Culture Secretary: Quality content not being sufficiently rewarded

Posted on: November 5, 2018 by admin

Jeremy Wright MP


Quality content is not being sufficiently rewarded, the Secretary of State for Digital, Culture, Media and Sport has said today.

Delivering a speech to the Society of Editors conference in Manchester, Jeremy Wright MP said that while he believed social media had brought great opportunities, it is vital that media organisation were rewarded for their work.

He said: “It is undeniable that the digital revolution has led to a world in which the value of quality content is not sufficiently rewarded.

“This means an understandable but harmful trend towards cheaper to produce content, which endangers the investigative journalism that needs time and resources to do well,” he said.

He added that there was an urgent need to look more closely at the issue.

He added: “On the one hand, I firmly believe that technology is a force for good and that social media platforms have brought great opportunities.

“But many of these platforms are powered by the sharing of news, and it is vital that the producers of this news are recognised and rewarded.

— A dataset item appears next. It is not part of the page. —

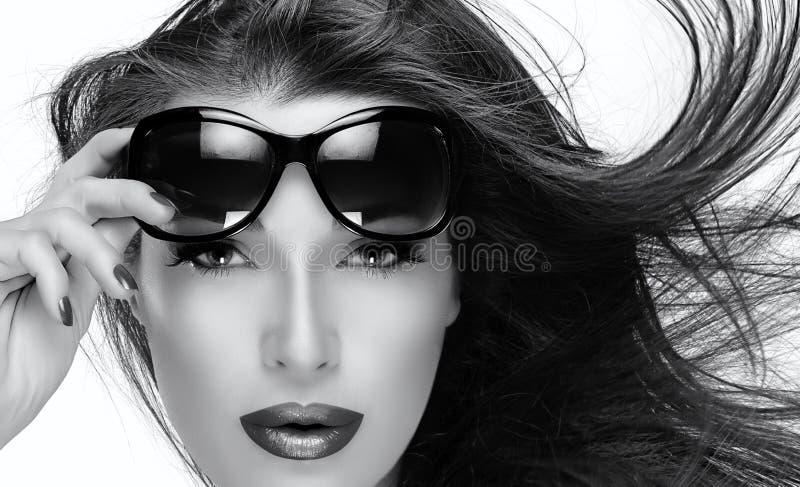 Härlig modell i modesolglasögon Monokrom Closeup Portra royaltyfri fotografi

I have urged Dame Frances to look carefully at this point.”

The government is thinking long and hard about how to support a vibrant press and the sustainability of the newspaper industry he said but the media should also take responsibility for maintaining public trust and in ensuring that newsrooms are representatives of the communities they serve.

He said: “The press must also look at itself. Not only in terms of testing new business models, but in terms of remaining relevant to our discourse as a society in representing and reflecting the communities that you serve.

“The transfer of trust from generation to generation can no longer be taken for granted. But neither is it unachievable.

The shift to online presents opportunities to engage new audiences he said and proper representation is vital to winning and maintaining their trust.

“That means greater ethnic and gender diversity and greater diversity in the background of those who work in the press industry, and drawing on the talents of more of the country’s geography” he added.

“Proper representation can be achieved in a variety of ways. And I would urge you, just as you ask probing questions of others, to ask probing questions about the make up of your own organisations.

“Not simply because it is the right thing to do, but because it makes good business sense.

“A more representative press is more likely to reach more people.”